● Excerpted text:

########

I have no intention of driving back over the boarder. Down here the car does not need an inspection, does not need registration nor does it need $156 insurance per month. If I go back to the states and need a car I'll rent one or have one of my kids drive me.


----------



## RVGRINGO (May 16, 2007)

Pappabee,
You have signed a bond to insure that your vehicle is only 'temporarily' imported into Mexico and cannot ever be sold, parted out or otherwise disposed of in Mexico. You remain the responsible party and subject to serious consequences for violating that agreement with the federal government. Eventually, that car must leave Mexico, even if wrecked. Meanwhile, just because Mexico has no good way to enforce your registration (yet), you are supposed to have the vehicle legally registered somewhere; probably your home state, so that it is legal to drive on the roads. The 'importada temporal' does not actually give you that right. When 'push comes to shove', I wouldn't want to be begging my insurance company to bail me out after a disaster with an unregistered car. I know that lots of scofflaws do what you are planning, but it is so easy to keep registration current in some states, that it is worth the peace of mind for some $40 USD per year. Something to think about.


----------



## pappabee (Jun 22, 2010)

########

● Provided data:
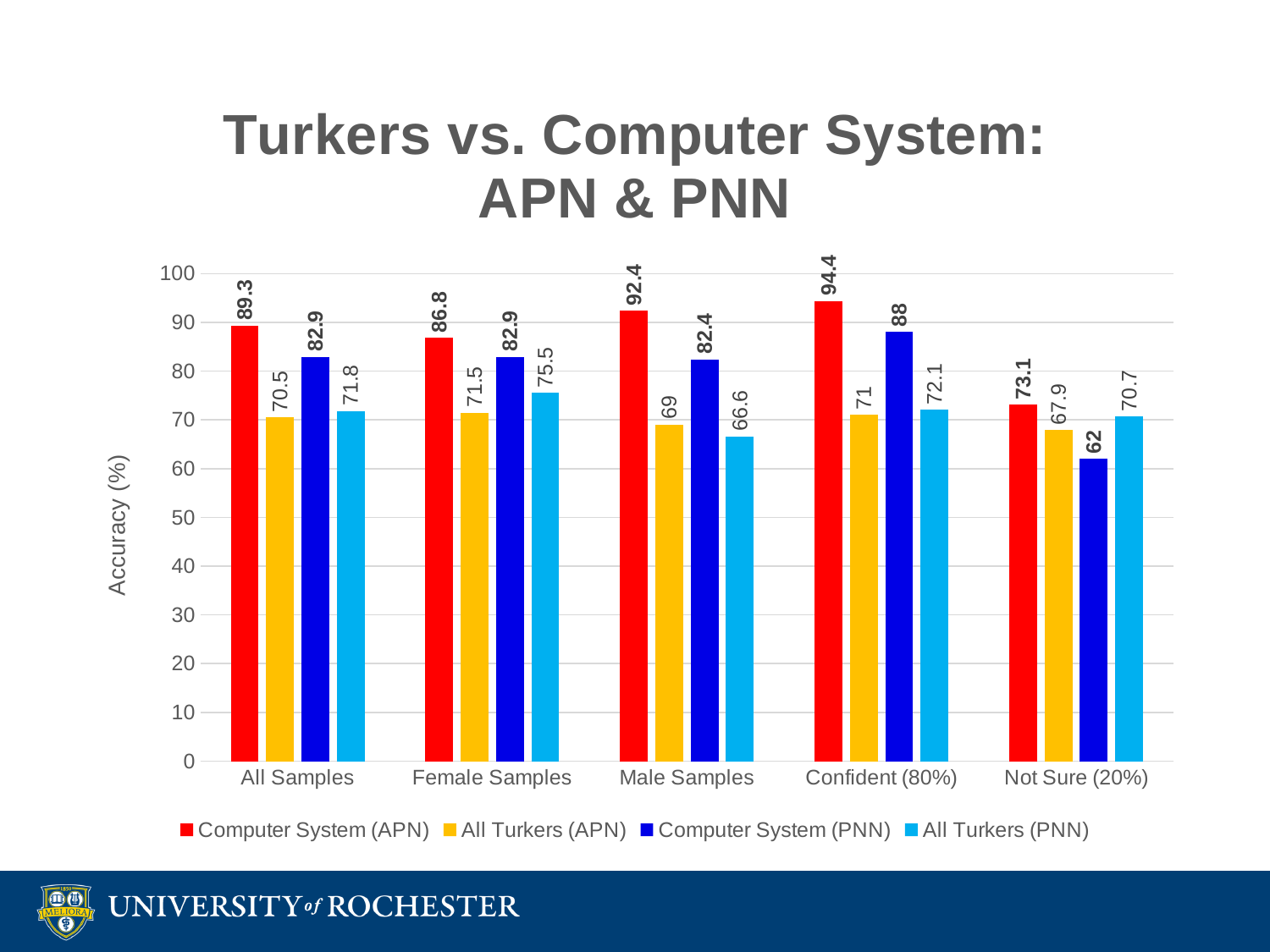
Which series is shown in red? Computer System (APN) What is the label of the y axis? Accuracy (%) For Not Sure (20%), which is larger: All Turkers (APN) or All Turkers (PNN)? All Turkers (PNN) What is the accuracy of the Computer System (APN) for All Samples? 89.3 Which category has the highest Computer System (APN) accuracy? Confident (80%) How many series does the legend list? 4 What is the difference between the Computer System (APN) and All Turkers (APN) accuracy for Male Samples? 23.4 What is the accuracy of All Turkers (PNN) for Female Samples? 75.5 How many categories are shown on the x axis? 5 What kind of chart is shown on the slide? Bar chart Which category has the lowest Computer System (PNN) accuracy? Not Sure (20%) What is the accuracy of the Computer System (PNN) for Not Sure (20%)? 62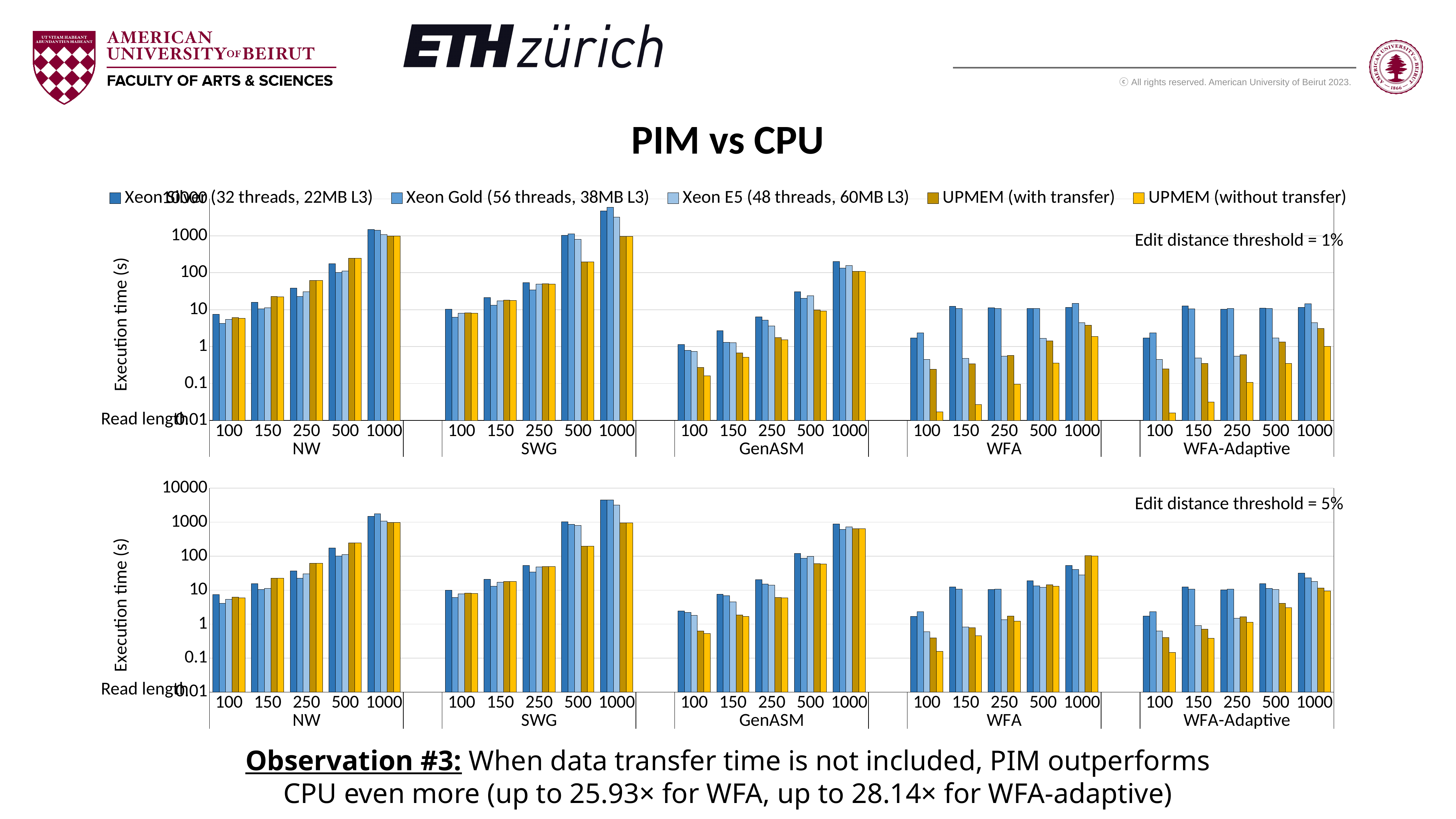
In the bottom chart (Edit distance threshold = 5%), which is larger for WFA at read length 1000: Xeon Silver or UPMEM (with transfer)? UPMEM (with transfer) In the top chart (Edit distance threshold = 1%), is the Xeon Silver value for NW at read length 1000 greater or less than 1000? greater In the bottom chart (Edit distance threshold = 5%), does the Xeon Silver execution time for NW rise or fall as read length increases from 100 to 1000? rise What kind of chart is the top chart (Edit distance threshold = 1%)? bar chart In the top chart (Edit distance threshold = 1%), which is larger for WFA at read length 100: Xeon Silver or UPMEM (without transfer)? Xeon Silver How many series does the legend list? 5 What is the y-axis label of the charts? Execution time (s) What is the title of the slide's charts? PIM vs CPU In the bottom chart (Edit distance threshold = 5%), is the UPMEM (with transfer) value for SWG at read length 500 greater or less than 100? greater In the top chart (Edit distance threshold = 1%), which series has the lowest value for WFA at read length 100? UPMEM (without transfer) In the top chart (Edit distance threshold = 1%), is the UPMEM (without transfer) value for WFA at read length 100 greater or less than 0.1? less How many algorithm groups are shown along the x axis of the bottom chart (Edit distance threshold = 5%)? 5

########

● Exercise instructions:
• a. In the forum thread, what yearly cost does RVGRINGO give for keeping a vehicle's registration current in some states?
• b. Retype the part of the forum thread starting with "I have no intention" and going on through "kids drive me.".

● Answers for the exercise:
• a. Some $40 USD per year.

• b.
I have no intention of driving back over the boarder. Down here the car does not need an inspection, does not need registration nor does it need $156 insurance per month. If I go back to the states and need a car I'll rent one or have one of my kids drive me.